From: Alan Mackenzie
Subject: bug#32848: 26.1; follow-mode cursor move breaks with frame-resize-pixelwise
Date: Fri, 28 Sep 2018 20:31:51 +0000
User-agent: Mutt/1.10.1 (2018-07-13)

Hello, Eli.

On Thu, Sep 27, 2018 at 11:06:20 +0300, Eli Zaretskii wrote:
> > From: Allen Li <darkfeline@felesatra.moe>
> > Date: Wed, 26 Sep 2018 15:49:15 -0700

> > Moving the cursor off the bottom of the window with follow-mode enabled
> > doesn't move to the other window properly if frame-resize-pixelwise is
> > set and a partial line is visible.

> It seems like setting make-cursor-line-fully-visible to nil solves the
> problem.  Could you try that for a while, and see if this has any
> adverse effects?

> Alan and Anders: does setting this variable to nil in buffers under
> follow-mode sounds like an okay solution?  It might mean that in some
> rare cases the user will see the current line only partially (only in
> the last window in the group).  If you think this is OK, we could
> arrange for that variable to be set locally as part of turning on
> follow-mode.

> A more complex solution would be to allow
> make-cursor-line-fully-visible have a value that is a function, which
> follow-mode will define in a way that will only allow
> partially-visible current line in a window if it is not the last one
> in the order returned by follow-all-followers.

> Comments?

The cause of this is this:
(i) The C-n moves point from the last full line of LH window (L33) to
partial line in LH window (L34).
(ii) Follow Mode's post-command-hook determines that point should move
to the RH window, and sets up the windows correctly for this.
(iii) To try to avoid the LH window scrolling, follow mode does this (at
follow-adjust-window L+94:

          ;; If a new window was selected, make sure that the old is
          ;; not scrolled when point is outside the window.
          (unless (eq win (selected-window))
            (let ((p (window-point win)))
              (set-window-start win (window-start win) nil)
              (set-window-point win p))))

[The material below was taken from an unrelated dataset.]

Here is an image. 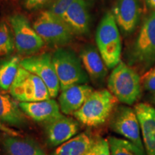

Here, `win' is the LH window.  It specifically calls set-window-start
with a nil NO-FORCE argument to try to ensure the redisplay will move
point into the window rather than scrolling the window to include point.

(iv) Redisplay sees w->force_start true and
make_cursor_line_fully_visible_p also true.  These conflict with
eachother here.  Priority is given to make_cursor_...._p.

Why does w->force_start not have priority here?

-- 
Alan Mackenzie (Nuremberg, Germany).